The central bank said that between 2008 and 2017, cross-border transactions totalled €1.1 trillion ($1.27 trillion). The number includes all flows, including resident and non-resident transactions, a spokesman said.
Estonia’s entire economic output came to about $25 billion last year – roughly the same as that of Uganda or Nepal – suggesting that much of the money flow was not directly linked to economic activity in the country.
The central bank did not say whether it considered any of the flows suspicious.
Money flows through the non-resident portfolio at Danske's Estonian branch between 2007-2015 were 10 times Estonia's GDP. Danske now says much of this money was "suspicious". Why did Danske Bank's executive management turn a blind eye? https://t.co/R1aaMK45QU
— (((Frances Coppola))) (@Frances_Coppola) September 27, 2018
Bloomberg on Wednesday reported figures from the central bank saying that Estonia handled about €900 billion euros in non-resident cross-border transactions between 2008 and 2015.
The central bank later said the figure in the Bloomberg report doesn’t relate specifically to non-resident transactions but to all flows in and out of the country, including imports and exports and routine financial transactions such as securities purchases.
Estonia’s imports and exports totalled €232 billion between 2008 and 2017, official data showed.
The central bank said in a statement that non-resident flows “only make up one part of the sum,” adding that it does not collect separate data for those transactions.
“This is a surprising figure,” said Copenhagen-based expert on money laundering Jakob Dedenroth Bernhoft. “This indicates that the Danske case is not a one-off affair and that the problem related to other banks as well.”
Sweden’s SEB and Swedbank, which both have banking operations in Estonia, were trading 3.3% and 5.8% lower, respectively. The region’s biggest bank Nordea was trading 2.9% lower, while Danske Bank, whose shares have lost one-third of their value since March, was down 1.5%.
A trader says this is “clearly not good news in the light of Danske Bank, and the numbers they are talking about look to be bigger.”
Another trader notes Nordic banks are “very well owned” – seen as the best of a bad bunch among European financials – and therefore vulnerable to bad news.
Swedbank’s Baltic operations account for nearly one-fifth of its total operating profit, with Estonia its biggest market.
“We have worked continuously through the years together with authorities as well as correspondent banks to ensure that we have solid systems and processes concerning the fight against money laundering,” a Swedbank spokesman said.
“Let me underline that we do not recognise ourselves in Bloomberg’s reporting. We are a retail bank with low risk,” he said.
Sweden’s Swedbank is the largest bank in Estonia following its acquisition of Hansabank in 2005. It has 800,000 private customers and around 140,000 business customers in the country, according to its website.
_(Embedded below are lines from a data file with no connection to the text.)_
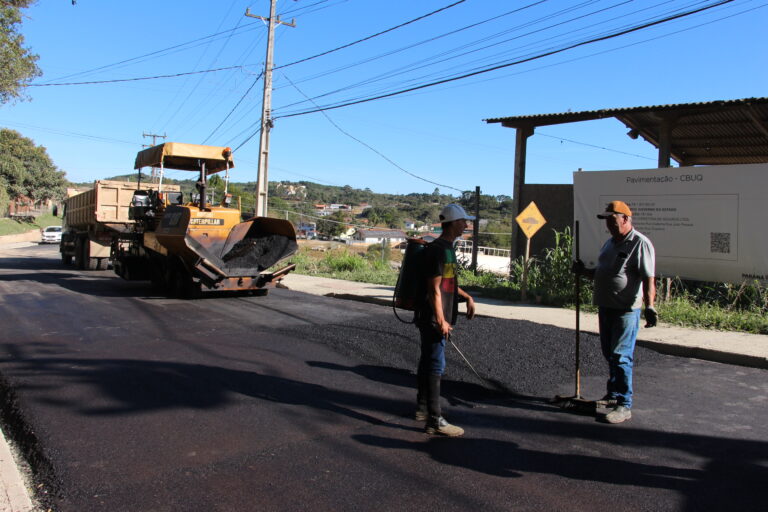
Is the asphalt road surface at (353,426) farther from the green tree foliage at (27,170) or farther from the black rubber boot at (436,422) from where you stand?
the green tree foliage at (27,170)

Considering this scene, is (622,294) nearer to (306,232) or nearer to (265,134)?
(265,134)

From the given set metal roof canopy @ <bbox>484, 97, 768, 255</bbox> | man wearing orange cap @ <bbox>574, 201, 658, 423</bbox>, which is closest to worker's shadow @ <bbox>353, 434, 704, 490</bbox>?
man wearing orange cap @ <bbox>574, 201, 658, 423</bbox>

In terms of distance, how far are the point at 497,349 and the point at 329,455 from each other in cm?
370

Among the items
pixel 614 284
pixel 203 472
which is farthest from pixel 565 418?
pixel 203 472

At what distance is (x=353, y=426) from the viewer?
4629 mm

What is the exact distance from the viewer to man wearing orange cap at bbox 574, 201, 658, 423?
489 cm

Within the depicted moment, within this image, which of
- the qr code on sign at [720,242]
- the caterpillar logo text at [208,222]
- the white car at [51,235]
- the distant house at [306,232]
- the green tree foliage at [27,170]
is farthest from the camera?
the distant house at [306,232]

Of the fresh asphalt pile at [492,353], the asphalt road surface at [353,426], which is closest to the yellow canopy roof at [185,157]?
the asphalt road surface at [353,426]

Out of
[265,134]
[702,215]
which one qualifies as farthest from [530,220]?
[265,134]

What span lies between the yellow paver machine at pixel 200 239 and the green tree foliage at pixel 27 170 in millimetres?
47375

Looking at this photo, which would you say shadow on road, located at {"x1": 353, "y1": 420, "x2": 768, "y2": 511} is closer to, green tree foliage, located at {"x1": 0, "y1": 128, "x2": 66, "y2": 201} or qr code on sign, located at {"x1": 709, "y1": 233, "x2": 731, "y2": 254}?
qr code on sign, located at {"x1": 709, "y1": 233, "x2": 731, "y2": 254}

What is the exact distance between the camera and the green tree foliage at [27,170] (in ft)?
176

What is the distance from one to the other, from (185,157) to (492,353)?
29.2ft

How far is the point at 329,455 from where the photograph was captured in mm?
4047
Its Nordic rival SEB also has major operations in the Baltics after acquisitions in the late 1990s. It had 920,000 private and 99,000 corporate customers according to its 2017 annual report.
“We have very few if any customers that are not based in the Baltic countries,” an SEB spokesman said. “We feel satisfied that our process concerning these issues works.”
Figures reflecting the possible scale of money-laundering through Estonia have been emerging gradually over the last few months.
In May, data from Estonia’s Financial Intelligence Unit (FIU) showed that more than $13 billion had been laundered through banks in the country from 2012 to 2016, with at least 7.3 billion of that going through non-resident bank accounts.
Last month, Denmark’s Danske Bank said in an internal report that payments totalling 200 billion euros, many of which it described as “suspicious”, had been moved through its Estonian branch between 2007 and 2015.
That scandal led to Danske’s chief executive stepping down and prompted regulators across the European Union to question the oversight of the bloc’s financial sector.